• [TASK OBJECTIVE]:
Reproduce the lines word for word, starting at the line that contains "What do you" and ending at the last line of the set.
**** PROVIDED RECORDS
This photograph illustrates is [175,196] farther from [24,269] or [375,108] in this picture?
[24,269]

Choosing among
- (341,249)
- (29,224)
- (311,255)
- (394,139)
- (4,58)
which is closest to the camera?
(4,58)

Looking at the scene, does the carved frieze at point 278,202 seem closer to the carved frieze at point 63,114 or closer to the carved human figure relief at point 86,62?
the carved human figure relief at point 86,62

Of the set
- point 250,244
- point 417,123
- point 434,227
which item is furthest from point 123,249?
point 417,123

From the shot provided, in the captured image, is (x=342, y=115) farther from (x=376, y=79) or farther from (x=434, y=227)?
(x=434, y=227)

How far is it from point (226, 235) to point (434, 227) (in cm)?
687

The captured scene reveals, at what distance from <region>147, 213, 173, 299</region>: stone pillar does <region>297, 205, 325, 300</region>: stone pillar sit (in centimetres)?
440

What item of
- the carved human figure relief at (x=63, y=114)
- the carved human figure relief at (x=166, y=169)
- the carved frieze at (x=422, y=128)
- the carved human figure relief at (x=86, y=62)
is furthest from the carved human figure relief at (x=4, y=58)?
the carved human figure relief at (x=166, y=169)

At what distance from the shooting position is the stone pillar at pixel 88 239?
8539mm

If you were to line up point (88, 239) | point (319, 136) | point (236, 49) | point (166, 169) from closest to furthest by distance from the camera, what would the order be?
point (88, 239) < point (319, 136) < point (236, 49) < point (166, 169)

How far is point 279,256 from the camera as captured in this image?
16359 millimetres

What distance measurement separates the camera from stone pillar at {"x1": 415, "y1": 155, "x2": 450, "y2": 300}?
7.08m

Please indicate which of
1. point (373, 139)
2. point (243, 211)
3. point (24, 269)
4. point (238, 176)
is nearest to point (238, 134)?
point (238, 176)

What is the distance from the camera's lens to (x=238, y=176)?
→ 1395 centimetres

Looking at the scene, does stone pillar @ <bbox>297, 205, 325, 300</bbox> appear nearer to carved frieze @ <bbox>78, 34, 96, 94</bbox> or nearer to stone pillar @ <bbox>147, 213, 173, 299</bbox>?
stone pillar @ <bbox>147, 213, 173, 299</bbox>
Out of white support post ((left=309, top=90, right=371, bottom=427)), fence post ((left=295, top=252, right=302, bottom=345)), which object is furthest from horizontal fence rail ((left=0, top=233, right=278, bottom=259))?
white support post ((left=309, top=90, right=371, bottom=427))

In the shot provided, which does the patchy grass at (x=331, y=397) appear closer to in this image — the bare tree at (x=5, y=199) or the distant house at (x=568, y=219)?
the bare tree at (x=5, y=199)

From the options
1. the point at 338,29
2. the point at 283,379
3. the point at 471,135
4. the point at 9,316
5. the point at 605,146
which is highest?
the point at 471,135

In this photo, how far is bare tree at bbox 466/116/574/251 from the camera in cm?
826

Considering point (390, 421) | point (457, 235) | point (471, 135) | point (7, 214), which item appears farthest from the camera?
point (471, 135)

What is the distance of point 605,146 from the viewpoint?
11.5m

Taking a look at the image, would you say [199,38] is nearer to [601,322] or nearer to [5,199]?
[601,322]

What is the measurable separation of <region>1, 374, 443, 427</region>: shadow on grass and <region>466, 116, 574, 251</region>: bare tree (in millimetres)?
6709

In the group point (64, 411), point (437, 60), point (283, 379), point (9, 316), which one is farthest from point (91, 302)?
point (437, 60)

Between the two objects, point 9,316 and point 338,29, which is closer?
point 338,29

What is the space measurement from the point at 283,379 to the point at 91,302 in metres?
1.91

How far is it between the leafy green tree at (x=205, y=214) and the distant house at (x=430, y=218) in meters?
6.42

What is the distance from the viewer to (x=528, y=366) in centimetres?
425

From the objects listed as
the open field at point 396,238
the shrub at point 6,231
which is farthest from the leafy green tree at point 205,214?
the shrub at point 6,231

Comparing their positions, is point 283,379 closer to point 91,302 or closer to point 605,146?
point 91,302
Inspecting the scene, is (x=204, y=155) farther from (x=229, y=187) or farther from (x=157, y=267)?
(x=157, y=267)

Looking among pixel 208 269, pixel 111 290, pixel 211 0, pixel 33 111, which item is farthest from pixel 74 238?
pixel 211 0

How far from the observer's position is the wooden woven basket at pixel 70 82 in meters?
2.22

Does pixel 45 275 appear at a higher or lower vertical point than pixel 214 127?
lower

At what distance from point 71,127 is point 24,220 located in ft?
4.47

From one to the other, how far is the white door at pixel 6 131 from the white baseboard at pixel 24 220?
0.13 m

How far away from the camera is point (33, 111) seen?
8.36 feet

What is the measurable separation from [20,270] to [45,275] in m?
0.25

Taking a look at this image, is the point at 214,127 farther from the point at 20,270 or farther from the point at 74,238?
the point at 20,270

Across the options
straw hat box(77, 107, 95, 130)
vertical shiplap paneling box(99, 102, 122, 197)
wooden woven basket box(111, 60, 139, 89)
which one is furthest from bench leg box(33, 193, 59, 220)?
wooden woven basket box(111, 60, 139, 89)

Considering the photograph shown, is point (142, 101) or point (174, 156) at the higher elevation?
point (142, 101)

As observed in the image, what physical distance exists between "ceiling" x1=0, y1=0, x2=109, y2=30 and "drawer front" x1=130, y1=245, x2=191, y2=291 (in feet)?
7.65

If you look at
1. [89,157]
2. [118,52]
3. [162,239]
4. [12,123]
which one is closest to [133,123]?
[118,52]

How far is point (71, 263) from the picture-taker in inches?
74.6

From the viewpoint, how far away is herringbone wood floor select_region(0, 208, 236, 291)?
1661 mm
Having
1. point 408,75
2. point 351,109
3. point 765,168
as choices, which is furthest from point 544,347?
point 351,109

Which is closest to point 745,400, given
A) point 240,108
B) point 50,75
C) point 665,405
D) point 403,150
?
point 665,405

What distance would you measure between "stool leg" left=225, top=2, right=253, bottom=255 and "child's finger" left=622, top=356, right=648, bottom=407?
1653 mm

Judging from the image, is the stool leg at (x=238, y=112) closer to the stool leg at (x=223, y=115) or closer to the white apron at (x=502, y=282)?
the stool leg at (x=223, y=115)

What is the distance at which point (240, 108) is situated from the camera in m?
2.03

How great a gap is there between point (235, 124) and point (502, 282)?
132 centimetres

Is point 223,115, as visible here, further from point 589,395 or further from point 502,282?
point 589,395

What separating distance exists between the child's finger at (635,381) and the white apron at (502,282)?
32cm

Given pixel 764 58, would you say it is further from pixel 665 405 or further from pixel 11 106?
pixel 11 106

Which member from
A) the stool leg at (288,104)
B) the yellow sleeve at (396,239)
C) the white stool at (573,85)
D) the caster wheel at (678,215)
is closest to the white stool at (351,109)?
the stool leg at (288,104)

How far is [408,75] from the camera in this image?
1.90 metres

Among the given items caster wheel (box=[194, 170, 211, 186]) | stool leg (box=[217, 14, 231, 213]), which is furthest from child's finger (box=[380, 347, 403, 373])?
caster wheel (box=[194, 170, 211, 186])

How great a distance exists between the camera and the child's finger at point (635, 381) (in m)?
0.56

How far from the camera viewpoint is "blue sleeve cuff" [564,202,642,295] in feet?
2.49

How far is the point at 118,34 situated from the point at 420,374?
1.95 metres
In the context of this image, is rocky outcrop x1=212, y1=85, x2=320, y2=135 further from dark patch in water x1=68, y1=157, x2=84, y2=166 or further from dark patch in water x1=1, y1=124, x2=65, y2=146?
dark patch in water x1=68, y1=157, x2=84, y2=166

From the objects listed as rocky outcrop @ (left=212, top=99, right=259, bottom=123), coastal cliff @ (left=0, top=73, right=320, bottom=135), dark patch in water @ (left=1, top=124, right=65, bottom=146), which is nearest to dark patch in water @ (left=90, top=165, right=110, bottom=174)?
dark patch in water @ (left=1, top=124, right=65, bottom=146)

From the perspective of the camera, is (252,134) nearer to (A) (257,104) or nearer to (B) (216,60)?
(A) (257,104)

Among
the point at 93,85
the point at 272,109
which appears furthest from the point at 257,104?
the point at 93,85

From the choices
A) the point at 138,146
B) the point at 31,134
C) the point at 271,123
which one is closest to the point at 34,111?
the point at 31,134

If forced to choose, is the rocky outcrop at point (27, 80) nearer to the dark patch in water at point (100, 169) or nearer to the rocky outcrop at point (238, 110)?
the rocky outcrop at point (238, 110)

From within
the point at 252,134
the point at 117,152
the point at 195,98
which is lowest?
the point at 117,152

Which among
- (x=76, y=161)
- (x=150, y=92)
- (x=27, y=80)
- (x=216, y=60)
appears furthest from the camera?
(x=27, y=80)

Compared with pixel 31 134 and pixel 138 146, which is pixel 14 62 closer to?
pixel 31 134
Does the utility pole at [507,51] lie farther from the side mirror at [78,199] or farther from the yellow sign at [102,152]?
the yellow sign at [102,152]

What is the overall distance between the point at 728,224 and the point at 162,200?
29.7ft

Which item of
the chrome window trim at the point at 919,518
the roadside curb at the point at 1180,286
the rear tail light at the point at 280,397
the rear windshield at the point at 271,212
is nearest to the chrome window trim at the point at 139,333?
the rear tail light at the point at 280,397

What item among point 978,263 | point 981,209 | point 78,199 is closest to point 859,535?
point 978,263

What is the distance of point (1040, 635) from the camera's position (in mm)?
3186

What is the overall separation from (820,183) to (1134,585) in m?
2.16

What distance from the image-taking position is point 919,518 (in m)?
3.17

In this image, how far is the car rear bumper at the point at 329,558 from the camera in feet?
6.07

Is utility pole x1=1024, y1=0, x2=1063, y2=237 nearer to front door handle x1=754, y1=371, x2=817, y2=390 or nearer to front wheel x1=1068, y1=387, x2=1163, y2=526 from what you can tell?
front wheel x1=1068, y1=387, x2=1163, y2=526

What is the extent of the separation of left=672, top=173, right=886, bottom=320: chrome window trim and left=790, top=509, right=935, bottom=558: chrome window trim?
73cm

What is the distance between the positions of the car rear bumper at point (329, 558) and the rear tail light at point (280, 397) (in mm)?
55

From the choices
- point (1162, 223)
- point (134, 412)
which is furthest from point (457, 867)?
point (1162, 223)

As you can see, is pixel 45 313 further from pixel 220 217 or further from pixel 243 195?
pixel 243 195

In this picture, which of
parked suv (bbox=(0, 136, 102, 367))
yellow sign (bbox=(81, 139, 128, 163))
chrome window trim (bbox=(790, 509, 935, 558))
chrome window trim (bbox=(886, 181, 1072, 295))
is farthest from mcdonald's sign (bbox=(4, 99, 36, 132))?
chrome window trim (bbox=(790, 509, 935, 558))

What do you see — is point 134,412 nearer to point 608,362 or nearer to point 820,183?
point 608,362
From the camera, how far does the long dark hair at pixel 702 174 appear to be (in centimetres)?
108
********
• [COMPLETED EXERCISE]:
What do you see — is point 134,412 nearer to point 608,362 or nearer to point 820,183?
point 608,362
From the camera, how far does the long dark hair at pixel 702 174 appear to be (in centimetres)?
108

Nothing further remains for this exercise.